### STORED ROWS ###

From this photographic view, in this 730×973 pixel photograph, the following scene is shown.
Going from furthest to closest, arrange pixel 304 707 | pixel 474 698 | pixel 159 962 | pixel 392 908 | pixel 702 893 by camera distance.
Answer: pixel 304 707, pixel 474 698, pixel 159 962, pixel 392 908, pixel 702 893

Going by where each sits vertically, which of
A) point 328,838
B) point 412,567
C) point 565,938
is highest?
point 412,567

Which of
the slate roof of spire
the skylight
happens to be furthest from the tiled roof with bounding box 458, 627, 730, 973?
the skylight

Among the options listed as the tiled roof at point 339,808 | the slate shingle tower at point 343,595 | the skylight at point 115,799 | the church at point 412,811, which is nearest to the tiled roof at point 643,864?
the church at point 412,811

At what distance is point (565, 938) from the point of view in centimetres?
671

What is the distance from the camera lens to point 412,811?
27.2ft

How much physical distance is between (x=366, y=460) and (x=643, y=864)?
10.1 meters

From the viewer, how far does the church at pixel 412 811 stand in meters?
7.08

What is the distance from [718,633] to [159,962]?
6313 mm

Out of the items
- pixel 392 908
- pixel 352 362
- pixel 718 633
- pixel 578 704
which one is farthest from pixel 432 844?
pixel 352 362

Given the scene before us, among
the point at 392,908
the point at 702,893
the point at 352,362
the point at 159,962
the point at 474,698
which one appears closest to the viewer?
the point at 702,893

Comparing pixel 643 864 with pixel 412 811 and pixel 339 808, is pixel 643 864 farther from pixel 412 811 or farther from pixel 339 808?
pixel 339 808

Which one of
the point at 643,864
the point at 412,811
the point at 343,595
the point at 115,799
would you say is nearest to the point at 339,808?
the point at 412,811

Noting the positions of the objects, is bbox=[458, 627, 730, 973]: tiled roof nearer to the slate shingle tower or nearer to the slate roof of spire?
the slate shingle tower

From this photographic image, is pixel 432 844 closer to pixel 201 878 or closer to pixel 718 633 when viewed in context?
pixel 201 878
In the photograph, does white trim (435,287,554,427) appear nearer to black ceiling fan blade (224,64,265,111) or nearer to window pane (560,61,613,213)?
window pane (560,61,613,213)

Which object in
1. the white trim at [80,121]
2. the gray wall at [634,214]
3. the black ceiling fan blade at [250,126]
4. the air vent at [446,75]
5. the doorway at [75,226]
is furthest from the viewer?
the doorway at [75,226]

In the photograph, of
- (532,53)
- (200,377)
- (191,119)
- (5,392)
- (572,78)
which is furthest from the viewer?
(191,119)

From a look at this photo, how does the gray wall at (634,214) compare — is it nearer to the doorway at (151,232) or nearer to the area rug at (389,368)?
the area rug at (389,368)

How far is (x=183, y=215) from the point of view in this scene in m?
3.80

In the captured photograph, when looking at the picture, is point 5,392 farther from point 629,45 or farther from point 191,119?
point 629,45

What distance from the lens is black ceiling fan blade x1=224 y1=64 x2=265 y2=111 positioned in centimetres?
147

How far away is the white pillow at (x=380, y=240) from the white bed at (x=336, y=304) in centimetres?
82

###

- WHAT YOU HAVE TO DO
Change "arrange" to "order" in the stretch from the start of the records through the line that contains "Answer: pixel 304", and give back only that stretch with everything else unchanged.

- REPLY TO THE TASK
From this photographic view, in this 730×973 pixel photograph, the following scene is shown.
Going from furthest to closest, order pixel 304 707 | pixel 474 698 | pixel 159 962 | pixel 392 908 | pixel 702 893 by camera distance.
Answer: pixel 304 707, pixel 474 698, pixel 159 962, pixel 392 908, pixel 702 893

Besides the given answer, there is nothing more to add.